◆ Work required
Continue the text on the classroom reading-test regime, starting after its last sentence.

◆ Page text
The testing regime, which is explained in detail in Molloy & Weaver, 2009 and Molloy, 2009, is simple and can be used by any classroom teacher tasked to improve students' skills. Also, our approach to planning and test making was likely closely akin to what many L2 teachers do. First, the content of the course is decided. This we did largely by simply thinking of reading problems (e.g., dealing with unknown or newly coined lexicogrammatic items) and deciding (each of us separately) how the skills to deal with them should be taught. That is, we set goals for our classes, but did not prescribe any teaching method. The tests comprised items (i.e., test questions) designed to test the ability to deal with those problems. The text passages used in the tests were extracts from descriptive nonfiction books because of our students were business administration majors who would, presumably, have futures in widely varied industries. Rather than teaching sundry specialized lexicogrammatic fields, we felt if wiser to teach a preselected group of frequent words or commonly used rhetorical patterns.
In essence, we were applying some of the aspects of norm-referenced testing (e.g., with the TOEIC® test) to classroom-based criterion-referenced testing. This is because of a concern for measuring progress in learning English: as with norm-referenced testing, in which the concern of the test user is to compare particular language users with others and find the best or the worst, the test regime described here compares test takers with earlier versions of themselves. Conventional norm-referenced tests such as the TOEIC work by checking how many and which questions or items students can successfully complete with how many and which other test takers succeed at and use that information to rank the test takers. The tests described in this paper were designed for comparing test takers with their earlier selves by checking how many and which items they could succeed at and comparing the results with results obtained for other students at earlier times.

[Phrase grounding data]
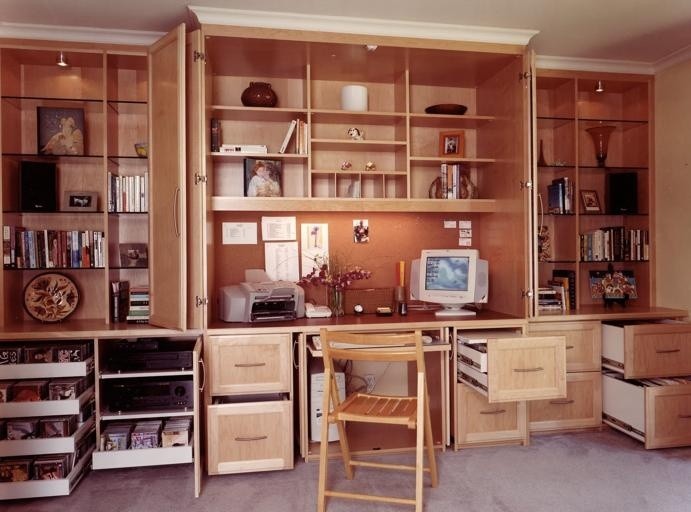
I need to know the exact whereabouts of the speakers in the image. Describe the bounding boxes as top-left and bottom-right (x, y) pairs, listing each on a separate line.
(476, 260), (489, 303)
(607, 171), (639, 216)
(411, 258), (421, 301)
(20, 160), (58, 213)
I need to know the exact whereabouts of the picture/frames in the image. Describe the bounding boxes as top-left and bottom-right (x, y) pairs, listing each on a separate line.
(439, 131), (465, 159)
(243, 156), (284, 198)
(580, 189), (603, 215)
(65, 190), (99, 213)
(35, 105), (86, 157)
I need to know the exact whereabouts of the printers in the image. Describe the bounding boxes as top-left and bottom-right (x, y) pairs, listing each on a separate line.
(219, 269), (305, 323)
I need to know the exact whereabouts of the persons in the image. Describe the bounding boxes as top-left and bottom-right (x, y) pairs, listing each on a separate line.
(263, 163), (281, 197)
(247, 164), (267, 197)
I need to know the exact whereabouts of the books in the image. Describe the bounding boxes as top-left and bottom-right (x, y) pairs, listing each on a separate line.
(0, 341), (94, 365)
(112, 281), (150, 323)
(3, 224), (106, 269)
(581, 226), (649, 262)
(211, 118), (309, 155)
(538, 269), (576, 312)
(104, 417), (192, 451)
(441, 163), (460, 199)
(0, 400), (95, 441)
(0, 435), (96, 483)
(0, 374), (95, 403)
(547, 176), (574, 214)
(108, 171), (149, 213)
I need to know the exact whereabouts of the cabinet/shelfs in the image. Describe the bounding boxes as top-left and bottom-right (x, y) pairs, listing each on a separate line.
(448, 323), (606, 454)
(533, 67), (661, 314)
(185, 21), (534, 329)
(199, 334), (306, 476)
(0, 339), (199, 507)
(603, 322), (691, 450)
(0, 34), (191, 333)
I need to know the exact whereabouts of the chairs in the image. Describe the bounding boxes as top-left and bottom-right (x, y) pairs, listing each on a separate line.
(314, 327), (436, 512)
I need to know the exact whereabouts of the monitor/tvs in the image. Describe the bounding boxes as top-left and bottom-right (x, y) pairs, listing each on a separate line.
(419, 249), (478, 316)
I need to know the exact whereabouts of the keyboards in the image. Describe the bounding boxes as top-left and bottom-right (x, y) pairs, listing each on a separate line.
(312, 333), (435, 351)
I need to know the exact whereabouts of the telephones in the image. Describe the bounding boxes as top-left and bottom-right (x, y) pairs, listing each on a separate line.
(305, 302), (333, 319)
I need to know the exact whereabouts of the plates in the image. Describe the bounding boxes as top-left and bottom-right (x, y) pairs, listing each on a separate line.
(425, 104), (468, 115)
(22, 272), (80, 324)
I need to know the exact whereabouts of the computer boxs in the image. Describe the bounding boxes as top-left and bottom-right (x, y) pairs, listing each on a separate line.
(308, 364), (346, 444)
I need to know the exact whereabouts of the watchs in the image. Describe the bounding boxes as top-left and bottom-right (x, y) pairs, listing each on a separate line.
(354, 305), (363, 316)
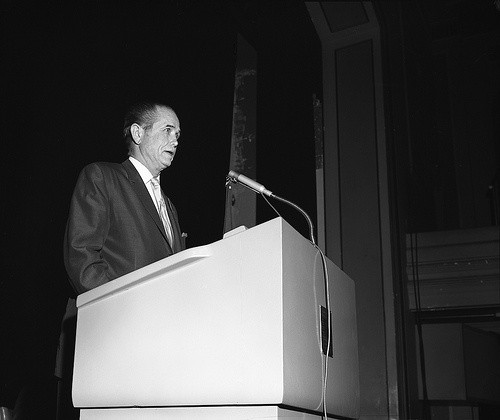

◆ Answer section
The problem remains, however, of how to actually test changes in reading skill: the tests we developed were entirely new and of unknown difficulty. It seemed likely that students would exhibit different patterns of change in reading ability at different rates. If we gave all our students the same tests at the same time, we would not be able to measure progress because we wouldn't know if, for example, students were getting higher scores because their reading skills were improving or because the tests were becoming easier.

[ p. 6 ]

We addressed this problem by counterbalancing the tests we developed over time and over students. We made four tests. Then, as a level-check exercise, gave a more-or-less randomly selected (see Molloy & Weaver, 2009a, 2009b) one-quarter of the students each of the tests. This allowed us to establish the difficulties of the items that made up the tests. We then anchored the item difficulties at the values determined during the first (level-check) administration for subsequent administrations, which allowed us fixed scales against which to measure student progress. We further worked against test content effects by having students take all of the tests in different orders at four different occasions during the semester, so that while one quarter of the students were taking one particular test on every testing occasion, the composition of those one-quarters of students was different at each test administration. Permuting 4 tests for administration order yields 24 unique orders of tests, and every class had, at most, two students taking the tests in any one particular order.
As a matter of course, we used the Rasch model and Rasch analysis software (Winsteps Ver. 3.64.0, Linacre, 2007), but the advantage of this approach (leaving aside the aptness of the analytic approach) its convenience: for the uses to which we put our data, classical test analyses would have been just as effective (as explained in Molloy & Weaver, 2009b).
Meanwhile, for our Spring 2009 semester listening classes, we developed an analogous set of tests administered under an analogous scheme. Because some of our students also took the Fall reading classes, we could compare the scores and see what differences obtained. That comparison will be the theme of a later article. This article instead focuses on item difficulty score differences in the same set of tests.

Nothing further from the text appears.